I was diagnosed as a type 2 diabetic in June 2014 and it rocked my world. I quickly made changes and got real fired up to eat the right things and exercise, I was going to beat this. Well as history has proven time and time again I slowly slipped back into my old habits. I was no longer eating right and i was always going to workout tomorrow. The next two years proved to be growing time for me. I grew so much that I was a cheeseburger shy of 400 pounds. I was sick all the time. Tired and unmotivated everyday. Not very friendly to my family and friends. My relationships we headed for the dumps and I was extremely unhappy. Something had to give and I was ready to make a true change in my life. I knew it wasn’t going to happen by simply saying I want to change. I had to get honest with myself and the answer was clear. I had to change what was going on with my physical health to address my mental health.
I went to the doctor to get a reading on where I was health wise and lay out a game plan. I was completely shocked at the results I was given. Like I said my weight was crazy out of control. My triglycerides were off the charts and my A1C was 11.7! How could this have happened? I hit the skids and wanted to feel sorry for myself but this could not be an option. At all cost pull yourself up and do the right thing. I knew it had to be a slow change for it to be long lasting. A way of life change, no quick fixes. I started by going to the gym each morning. There were times that were harder than others and times I didn’t want to go. A few times when I didn’t want to go I forced myself to drive to the parking lot. I sat there for a few minutes and then left. I knew that if I allowed myself to not go to the gym I would quit so I at least went to the gym even though I did not go in. Slowly the chore of going to the gym turned into a pleasure and eventually a passion. I started to eat better and correct lazy habits that I had like watching television all day while laying on the couch. I became disciplined on going to bed at 9 pm so that I would get the right amount of sleep. Things began to turn in my favor. I felt better and the way I felt towards my loved ones began to change as well. I was more patient and smiled more. I wanted to get out of the house and do more with the kids. Needless to say I felt myself mentally getting stronger too. In April 2017 I returned to the doctor to have the same test run to see my progress. Every thing was in the normal range and my A1C had fallen to 5.3 which the doctor proudly declared me no longer a diabetic.
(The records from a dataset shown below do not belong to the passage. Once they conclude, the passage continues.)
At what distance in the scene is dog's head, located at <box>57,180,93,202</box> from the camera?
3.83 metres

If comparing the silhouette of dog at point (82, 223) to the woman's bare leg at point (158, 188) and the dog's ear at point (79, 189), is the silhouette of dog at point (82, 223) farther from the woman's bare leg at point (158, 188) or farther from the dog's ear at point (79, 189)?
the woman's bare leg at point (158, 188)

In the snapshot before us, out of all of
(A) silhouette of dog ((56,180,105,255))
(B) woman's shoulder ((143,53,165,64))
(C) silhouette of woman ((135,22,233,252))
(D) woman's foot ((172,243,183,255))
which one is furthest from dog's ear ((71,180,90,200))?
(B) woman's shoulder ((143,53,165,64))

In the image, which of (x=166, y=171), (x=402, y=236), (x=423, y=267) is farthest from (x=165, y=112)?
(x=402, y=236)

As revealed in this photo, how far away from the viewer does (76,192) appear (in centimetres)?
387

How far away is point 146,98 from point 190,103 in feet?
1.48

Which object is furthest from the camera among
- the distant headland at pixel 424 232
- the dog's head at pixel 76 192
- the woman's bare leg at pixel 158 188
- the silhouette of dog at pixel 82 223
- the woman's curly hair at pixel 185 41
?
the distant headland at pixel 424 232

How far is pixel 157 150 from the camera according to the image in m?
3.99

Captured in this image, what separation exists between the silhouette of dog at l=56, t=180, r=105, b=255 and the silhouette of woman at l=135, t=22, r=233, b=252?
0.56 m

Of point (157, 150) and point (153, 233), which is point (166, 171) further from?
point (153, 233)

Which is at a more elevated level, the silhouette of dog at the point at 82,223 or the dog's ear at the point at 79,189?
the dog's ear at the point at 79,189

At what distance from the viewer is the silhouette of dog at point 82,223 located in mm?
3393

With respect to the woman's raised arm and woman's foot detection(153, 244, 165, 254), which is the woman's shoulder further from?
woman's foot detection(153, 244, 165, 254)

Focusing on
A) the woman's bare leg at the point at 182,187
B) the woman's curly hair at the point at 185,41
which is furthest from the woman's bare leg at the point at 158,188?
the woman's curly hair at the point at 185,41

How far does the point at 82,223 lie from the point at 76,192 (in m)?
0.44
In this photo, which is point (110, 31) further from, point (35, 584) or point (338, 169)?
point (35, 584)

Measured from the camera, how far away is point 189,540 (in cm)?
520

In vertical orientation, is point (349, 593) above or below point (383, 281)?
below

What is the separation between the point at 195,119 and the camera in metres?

I told you that to tell you this. When you are physically healthy you are mentally healthy and better able to create lasting change not only in your life but others. My children look at me differently and I look at myself differently. Today I am down a considerable amount and staying on track with my goals. I won’t discuss weight because that not important but I will tell you this. I had to but a new belt and overall I am down 9 holes. I made a decision to change my lifestyle and my relationships. You can do the same if you just start. Change is a gradual process. Take small steps and stay diligent in your efforts. There will be days that you drive to the gym and sit in the parking lot and that is OK. The point is that you didn’t give up or say no. Healthy bodies make healthy minds and the end results are healthy relationships.